Yarger concludes, “Librarians have the opportunity to collaborate with health science professionals not only to aid them in their research but to aid them in their interpersonal communication strategies. The students did a good job finding evidence-based research that countered some of the information the patient was coming to them with, but I noticed the students had a hard time talking to the patient about how to find reputable information online.” Yarger continues, “This points to a gap in knowledge I think we as librarians could and should help fill.”

Fellowship project: librarians supporting patients

Originally, Yarger was wondering “about how librarians can support patients when they're not in the doctor's office.” Noting that patients are only with the doctor for a short amount of time, she wanted to create a system connecting patients with support groups, especially if they have a chronic illness. Yarger wished to figure out “how to best support community members and help them find needed resources, and maybe help them feel comfortable.”

The overall fellowship project, however, took a somewhat different path, which Yarger found equally helpful,“I was able to go talk to an actual support group that's connected to IU Health and do an instruction session about health information literacy for them,” she says explaining that the research informed both projects. 

“No matter what your credentials are,” Yarger said, “It's inevitable: If you have a health concern, you're going to end up searching things on the internet.” Being realistic, her educated guidance is to know where the information is coming from. "Find out who is running the website." In addition, she suggests learning the scientific process and understanding how information changes. “That can be confusing and not obvious.”

“There are some great resources through the National Library of Medicine and Medline,” Yarger says. “They have specific training you can work through.” She explains they present sample pages, discuss credible sources, and share how to determine authority. The training presents critical thinking tips. “Even if the site is credible, maybe you shouldn’t be self-diagnosing,” Yarger explains. “It can be really isolating, I think, to have any sort of health concerns,” she adds sympathetically. “Medical librarians can play a role in helping to make people feel supported and maybe not so isolated when they're going through that.”

Appreciation for Carla Funk and the fellowship

The fellowship’s donor, Carla Funk, has talked with Yarger. “She’s been a medical librarian for a long time and was Executive Director of the Medical Library Association,” Yarger shared enthusiastically. “She spoke about actually working as a librarian and having a doctor leave the operating room and ask her to look up a specific section of a specific article because he needed the information and couldn't remember it.

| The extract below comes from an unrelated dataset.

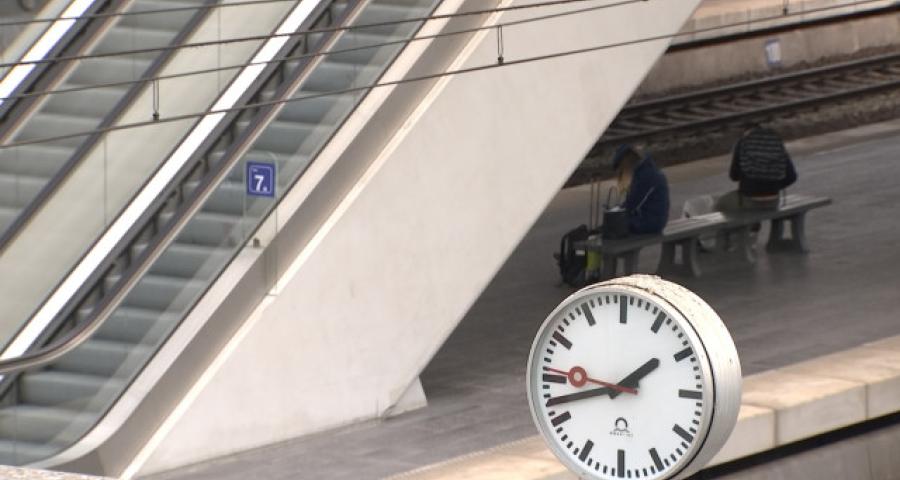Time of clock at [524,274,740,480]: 1:42
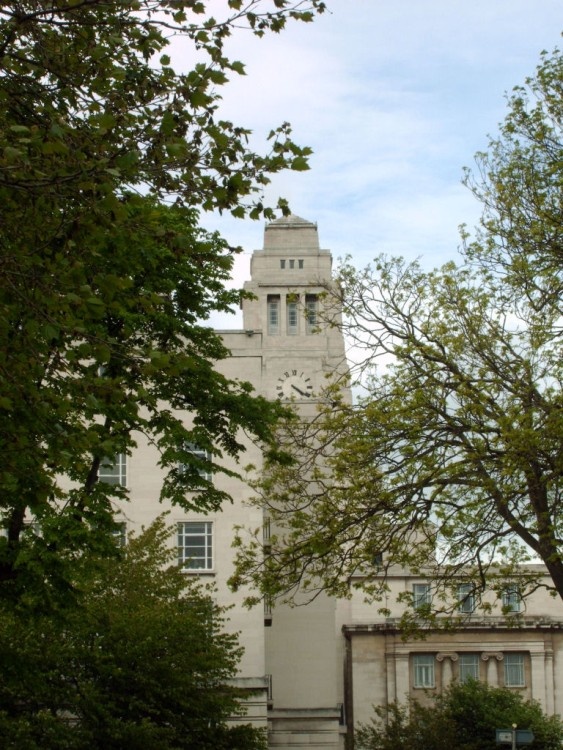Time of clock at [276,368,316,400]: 4:21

He then went back into the operating room,” Yarger says. “I think it just speaks to the importance of health information specialists. There's so much information out there, and having the right information can make a huge difference.”

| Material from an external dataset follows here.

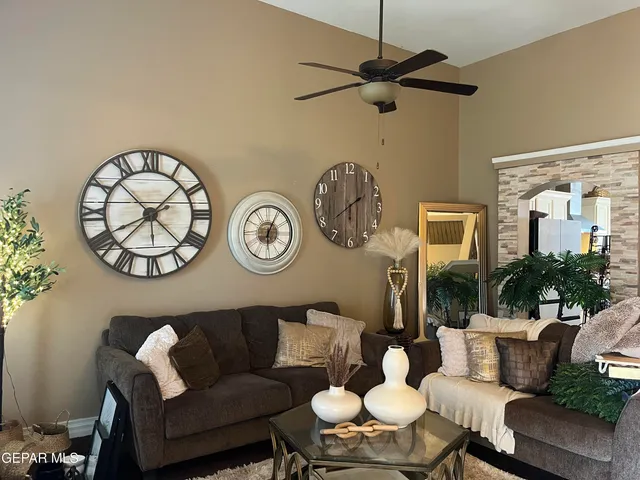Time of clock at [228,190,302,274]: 6:04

Yarger says the Carla J. Funk Health Sciences Fellowship helped her profoundly. She grew in her confidence. “I was completely new to the world of being an information professional, and so getting to work with all of these amazing, smart, qualified people and having them take my input seriously and want to hear from me has made a huge impact.”

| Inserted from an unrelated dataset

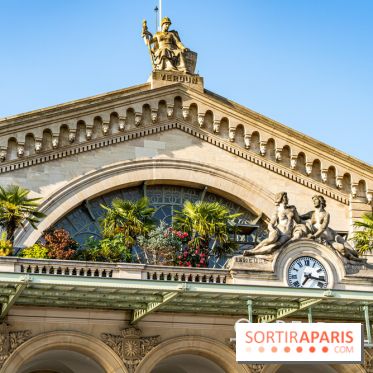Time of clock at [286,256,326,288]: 7:17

“I feel I’ve opened myself up to more opportunities.” She started her MLS this past year desiring to be a service to her community. The IU Libraries Funk Fellowship validated that thought and expanded on it. Impressed by how many kinds of librarians there are, Yarger commented on how they are often in the background, “making all these things happen and people don’t necessarily realize it.”

“I could see myself going into health science librarianship or working in a medical library. It’s also helped me to see all of the wonderful partnerships that can happen. You can work with all of these different people to create new services for people.” She’s enjoyed seeing that happen. Yarger also sees the health information field as ever-evolving. “This will be a really interesting career path, no matter where it goes,” she concludes.